The Nation Is Turning 250 — Here’s How Deathcare Can Show Up

Funeral Industry News June 30, 2026
America250

The Nation Is Turning 250 — Here’s How Deathcare Can Show Up

July 4, 2026 is weeks away, and America250 — the bipartisan federal initiative commemorating the United States semiquincentennial — has been building toward it for years. Communities across the country are organizing tours, storytelling projects, service initiatives, and public events, and they’re doing it largely from the ground up. So what are your plans to celebrate this historic event with your community and the families you serve?

As some of the oldest continuously-operating institutions in many towns, funeral homes, cemeteries, and crematories are often the custodians of records nobody else holds, and the professionals who know better than anyone how this community has marked its losses for generations. 

That means your business is uniquely poised to play a key role in your area’s America250 celebration. Remembering that this is a year-long commemoration, here are a few ideas that don’t have to be planned and presented by July 4: 

1. Host a community oral history day. America250’s flagship storytelling program, “Our American Story,” is an ambitious national effort to create the largest-ever archive of oral and visual histories in U.S. history — but the mobile Airstream recording studios can only hit so many stops. You can fill the gap in your community with almost no budget. Set aside a Saturday, invite families to your chapel or arrangement room, and record short interviews — three generations around a table talking about a grandparent who immigrated, served, built something, or survived something. Submit the recordings to your state’s America250 commission or local historical society. A phone on a tripod and a quiet room is all the infrastructure you need, and the goodwill it generates will outlast the bunting.

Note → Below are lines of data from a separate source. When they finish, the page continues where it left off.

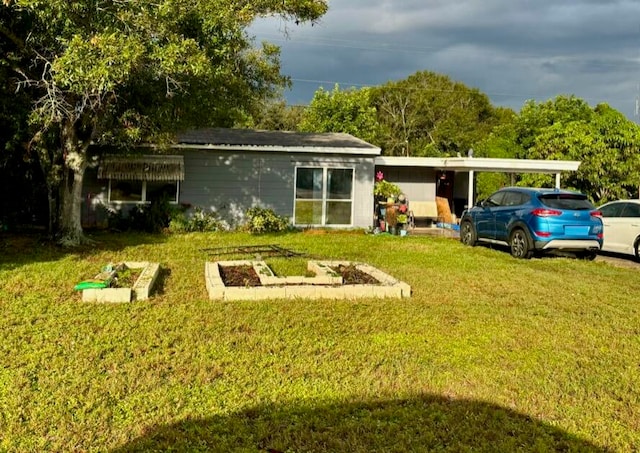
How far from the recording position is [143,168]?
15.0 m

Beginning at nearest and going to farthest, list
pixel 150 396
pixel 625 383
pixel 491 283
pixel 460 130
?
pixel 150 396, pixel 625 383, pixel 491 283, pixel 460 130

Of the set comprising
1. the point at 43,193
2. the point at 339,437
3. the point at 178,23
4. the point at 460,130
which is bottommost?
the point at 339,437

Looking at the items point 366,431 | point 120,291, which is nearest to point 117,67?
point 120,291

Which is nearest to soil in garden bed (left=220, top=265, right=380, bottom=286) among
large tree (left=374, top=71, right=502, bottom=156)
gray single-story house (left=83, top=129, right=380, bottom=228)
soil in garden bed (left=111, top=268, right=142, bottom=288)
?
soil in garden bed (left=111, top=268, right=142, bottom=288)

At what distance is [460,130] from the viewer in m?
44.0

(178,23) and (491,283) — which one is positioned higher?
(178,23)

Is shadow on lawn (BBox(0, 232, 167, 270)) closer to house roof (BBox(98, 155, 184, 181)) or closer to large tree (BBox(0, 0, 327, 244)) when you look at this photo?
large tree (BBox(0, 0, 327, 244))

2. Build a “Founders’ Walk” through your cemetery grounds. If your cemetery is more than a century old, you already have the raw material for a heritage tour — you just need to organize it. QR-code trail projects are popping up in communities around the country as official America250 programming, with scannable markers at significant sites linking to short video histories. Create a self-guided walking map of notable interments — veterans of early American conflicts, founding families, civic figures — and post QR codes at each stop linking to a brief biography you’ve written or recorded. Partner with your local historical society or a community theater group for living-history vignettes, submit the event to your county’s America250 commission, and you’ve got a press moment and a new reason for the public to see your grounds as a place worth visiting. Cemetery tours have been a staple of local history programming for decades, and America250 is simply the best hook any of us will get in our lifetimes.

3. Launch a veterans’ marker restoration project. Identify every Revolutionary War-era, War of 1812, or early federal-period burial in your grounds with a damaged, illegible, or missing marker, and reach out to your local VFW or American Legion chapter with a partnership proposal. Veterans’ organizations are actively looking for America250 service projects — VFW Post 1617 in Derry, New Hampshire recently spent 900-plus hours identifying and restoring 1,560 veteran graves at a single cemetery — and you can hand yours one with your name already on it. The VA also offers bronze medallions for eligible veterans buried in private cemeteries whose graves lack a government marker, which is a resource worth flagging to families during arrangement conferences. Call the project whatever fits your community; the mechanics are straightforward and the goodwill is significant.

4. Sponsor or co-present a local history lecture. Pitch yourself to your local library, historical society, or community college as a partner — not necessarily the presenter — for a public lecture or panel on the history of American deathcare. The arc from colonial-era home funerals, where families washed and laid out their own dead and local carpenters built the coffins, through the Rural Cemetery Movement of the 19th century and the Civil War’s role in professionalizing embalming, to the modern licensed funeral director is a genuinely compelling 250-year story, and you live it. Invite a local historian to carry the academic load while you sit on the panel as the practitioner who can speak to what the profession actually looks like from the inside. Your name on the program positions you as a community resource, not just a vendor families call in a hard moment.

6. Open your records to your local historical society. This one is worth its own conversation — and we’ll give it one in a future piece — but the short version is this: funeral homes and cemeteries hold genealogical and historical records that researchers, families, and historical societies often don’t know exist or can’t easily access. Reaching out to your local historical society ahead of America250 to discuss what you hold and how it might be made available is both a community service and a relationship worth having. (More on that soon!)

America250 programming is explicitly designed to be built from the community up — which means the institutions that show up early get to shape what it looks like in their towns. The families you’ve served for generations, the grounds you maintain, the records you hold: all of it is primary source material for the story this country is trying to tell about itself right now. Deathcare deserves its share of the spotlight!